A diagnostic report evaluates the health of an ApsaraDB for Redis instance by analyzing performance metrics, request distribution, and slow query data. Use it to identify anomalies and act on them before they affect your business.
Prerequisites
Before you begin, ensure that you have:
-
Run diagnostics on the instance. For instructions, see Perform diagnostics on an instance
Report sections
A diagnostic report has four sections:
-
Basic instance information: the instance ID, instance type, engine version, and the zone where the instance is deployed
-
Summary: the instance health score and a breakdown of deductions
-
Performance level: the current state of key performance metrics
-
TOP 10 nodes that receive the greatest number of slow queries: the top 10 data nodes by slow query count, with details about those queries
Basic instance information
This section displays the instance ID, instance type, engine version, and the region where the instance is deployed.
Summary
This section shows the overall health score of the instance. The maximum score is 100. Scores below 100 list the diagnostic items that caused deductions and explain why.
Performance level
This section shows the current state of key performance metrics. Pay close attention to any metric in the Hazard state — sustained readings above the threshold can degrade throughput and increase latency.
For instances running in a cluster architecture or read/write splitting architecture, check whether metrics are unevenly distributed across data nodes. Review the Top 5 Nodes curve charts for each metric to identify which nodes are under the highest load. For architecture details, see Cluster master-replica instances and Read/write splitting instances.
The following table describes each performance metric, its threshold, the business impact of exceeding that threshold, and how to troubleshoot.
| Metric | Threshold | Applies to | Impact | Possible causes and next steps |
|---|---|---|---|---|
| CPU utilization | 60% | All architectures | High CPU utilization reduces throughput and increases response time. Clients may become unresponsive. | Causes: high-complexity commands, hotkeys, or frequent connection creation. See Troubleshoot high CPU utilization on an instance. |
| Memory usage | 80% | All architectures | Sustained high memory usage increases response time, destabilizes queries per second (QPS), and triggers frequent key eviction. | Causes: memory exhaustion or a large number of large keys. See Troubleshoot high memory usage on an instance. |
| Connections usage of data nodes | 80% | Cluster instances in direct connection mode only. When clients connect through proxy nodes, monitor connections at the proxy node level instead.

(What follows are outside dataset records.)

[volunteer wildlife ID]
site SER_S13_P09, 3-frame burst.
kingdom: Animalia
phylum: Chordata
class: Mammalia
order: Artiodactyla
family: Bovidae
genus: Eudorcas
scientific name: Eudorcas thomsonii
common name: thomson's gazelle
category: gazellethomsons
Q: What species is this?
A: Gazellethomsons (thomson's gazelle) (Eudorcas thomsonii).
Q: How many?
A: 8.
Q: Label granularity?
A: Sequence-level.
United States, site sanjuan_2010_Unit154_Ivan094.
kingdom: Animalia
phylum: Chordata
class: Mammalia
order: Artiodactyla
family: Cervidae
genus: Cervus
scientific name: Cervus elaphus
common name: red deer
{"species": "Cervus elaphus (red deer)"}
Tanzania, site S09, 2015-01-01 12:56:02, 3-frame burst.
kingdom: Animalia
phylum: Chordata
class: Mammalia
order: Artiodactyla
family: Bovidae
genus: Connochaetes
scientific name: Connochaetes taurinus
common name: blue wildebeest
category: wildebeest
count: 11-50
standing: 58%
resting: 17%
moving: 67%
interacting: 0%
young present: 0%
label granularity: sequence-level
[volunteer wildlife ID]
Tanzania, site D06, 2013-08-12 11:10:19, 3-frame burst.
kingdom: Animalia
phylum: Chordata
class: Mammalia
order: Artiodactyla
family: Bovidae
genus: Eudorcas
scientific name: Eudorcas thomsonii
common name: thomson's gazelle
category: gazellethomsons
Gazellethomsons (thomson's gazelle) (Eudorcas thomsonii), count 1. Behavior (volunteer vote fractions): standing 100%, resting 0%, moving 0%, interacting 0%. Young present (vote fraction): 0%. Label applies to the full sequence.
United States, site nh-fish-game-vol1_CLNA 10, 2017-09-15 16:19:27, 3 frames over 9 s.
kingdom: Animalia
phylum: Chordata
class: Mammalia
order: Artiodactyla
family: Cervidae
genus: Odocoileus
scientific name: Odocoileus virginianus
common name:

See Enable the direct connection mode and View performance monitoring data. | When connections reach the limit, new connection requests time out or fail. | Causes: traffic spikes or idle connections not released. See Instance sessions. |
| Inbound traffic | 80% | All architectures | When traffic exceeds the bandwidth provided by the instance type, client performance degrades. | Causes: workload spikes or large keys being read or written frequently. See Troubleshoot high traffic usage on an instance. |
| Outbound traffic | 80% | All architectures | Same impact as inbound traffic. | Same causes and troubleshooting steps as inbound traffic. |
Skewed request distribution
For instances running in the cluster architecture or read/write splitting architecture, the report also checks whether requests are evenly distributed across data nodes. If skewed requests are detected for a metric, identify which nodes are receiving the uneven load.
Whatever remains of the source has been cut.